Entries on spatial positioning
==================================================
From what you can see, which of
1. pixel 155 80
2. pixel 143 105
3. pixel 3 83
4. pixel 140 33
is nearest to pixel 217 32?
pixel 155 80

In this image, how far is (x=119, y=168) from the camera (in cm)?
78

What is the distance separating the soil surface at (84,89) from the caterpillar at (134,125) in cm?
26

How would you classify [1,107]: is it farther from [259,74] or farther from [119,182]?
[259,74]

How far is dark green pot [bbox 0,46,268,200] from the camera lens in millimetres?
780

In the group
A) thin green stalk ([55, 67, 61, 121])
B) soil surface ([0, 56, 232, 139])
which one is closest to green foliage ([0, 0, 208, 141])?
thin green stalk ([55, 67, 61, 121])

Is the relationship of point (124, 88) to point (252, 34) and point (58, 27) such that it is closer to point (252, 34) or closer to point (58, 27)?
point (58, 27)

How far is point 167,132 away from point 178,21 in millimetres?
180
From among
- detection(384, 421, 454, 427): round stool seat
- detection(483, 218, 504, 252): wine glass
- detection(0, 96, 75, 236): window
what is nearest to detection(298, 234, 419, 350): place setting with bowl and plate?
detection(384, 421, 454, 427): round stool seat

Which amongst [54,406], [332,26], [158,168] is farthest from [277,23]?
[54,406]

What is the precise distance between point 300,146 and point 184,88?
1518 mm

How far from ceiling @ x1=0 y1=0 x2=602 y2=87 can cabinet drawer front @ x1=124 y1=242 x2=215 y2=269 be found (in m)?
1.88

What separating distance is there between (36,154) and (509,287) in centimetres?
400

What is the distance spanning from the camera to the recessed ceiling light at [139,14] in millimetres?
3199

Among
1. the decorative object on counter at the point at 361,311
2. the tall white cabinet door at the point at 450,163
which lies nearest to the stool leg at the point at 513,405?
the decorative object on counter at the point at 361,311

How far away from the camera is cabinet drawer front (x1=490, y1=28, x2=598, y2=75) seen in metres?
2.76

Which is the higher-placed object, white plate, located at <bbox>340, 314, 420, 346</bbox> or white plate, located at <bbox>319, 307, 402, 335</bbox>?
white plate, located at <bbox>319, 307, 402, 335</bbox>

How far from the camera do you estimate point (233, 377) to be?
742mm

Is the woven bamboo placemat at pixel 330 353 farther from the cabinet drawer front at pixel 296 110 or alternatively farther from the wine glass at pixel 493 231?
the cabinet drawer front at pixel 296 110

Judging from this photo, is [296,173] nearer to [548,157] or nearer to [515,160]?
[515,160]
==================================================
**EXERCISE TASK**.
Each record above should be returned exactly as it appears.

**OUTPUT BELOW**.
From what you can see, which of
1. pixel 155 80
2. pixel 143 105
3. pixel 3 83
4. pixel 140 33
is nearest to pixel 217 32?
pixel 155 80

In this image, how far is (x=119, y=168) from the camera (in cm)?
78

What is the distance separating the soil surface at (84,89) from the caterpillar at (134,125) in cm?
26

How would you classify [1,107]: is it farther from [259,74] or farther from [119,182]?
[259,74]

How far is dark green pot [bbox 0,46,268,200] from the camera lens in millimetres?
780

In the group
A) thin green stalk ([55, 67, 61, 121])
B) soil surface ([0, 56, 232, 139])
which one is closest to green foliage ([0, 0, 208, 141])?
thin green stalk ([55, 67, 61, 121])

Is the relationship of point (124, 88) to point (252, 34) and point (58, 27) such that it is closer to point (252, 34) or closer to point (58, 27)?
point (58, 27)

How far is point 167,132 away from point 178,21 in millimetres?
180
From among
- detection(384, 421, 454, 427): round stool seat
- detection(483, 218, 504, 252): wine glass
- detection(0, 96, 75, 236): window
what is nearest to detection(298, 234, 419, 350): place setting with bowl and plate?
detection(384, 421, 454, 427): round stool seat

Which amongst [54,406], [332,26], [158,168] is farthest from [277,23]?
[54,406]

What is the precise distance between point 300,146 and point 184,88?
1518 mm

How far from ceiling @ x1=0 y1=0 x2=602 y2=87 can cabinet drawer front @ x1=124 y1=242 x2=215 y2=269 be found (in m)?
1.88

What separating distance is there between (36,154) and (509,287) in centimetres?
400

What is the distance spanning from the camera to the recessed ceiling light at [139,14] in millimetres?
3199

Among
1. the decorative object on counter at the point at 361,311
2. the tall white cabinet door at the point at 450,163
which lies nearest to the stool leg at the point at 513,405?
the decorative object on counter at the point at 361,311

How far away from the camera is cabinet drawer front (x1=490, y1=28, x2=598, y2=75) seen in metres?
2.76

Which is the higher-placed object, white plate, located at <bbox>340, 314, 420, 346</bbox> or white plate, located at <bbox>319, 307, 402, 335</bbox>?
white plate, located at <bbox>319, 307, 402, 335</bbox>

How far from the camera do you estimate point (233, 377) to be?
742mm

Is the woven bamboo placemat at pixel 330 353 farther from the cabinet drawer front at pixel 296 110 or alternatively farther from the wine glass at pixel 493 231?
the cabinet drawer front at pixel 296 110

Judging from this photo, is [296,173] nearer to [548,157] or nearer to [515,160]?
[515,160]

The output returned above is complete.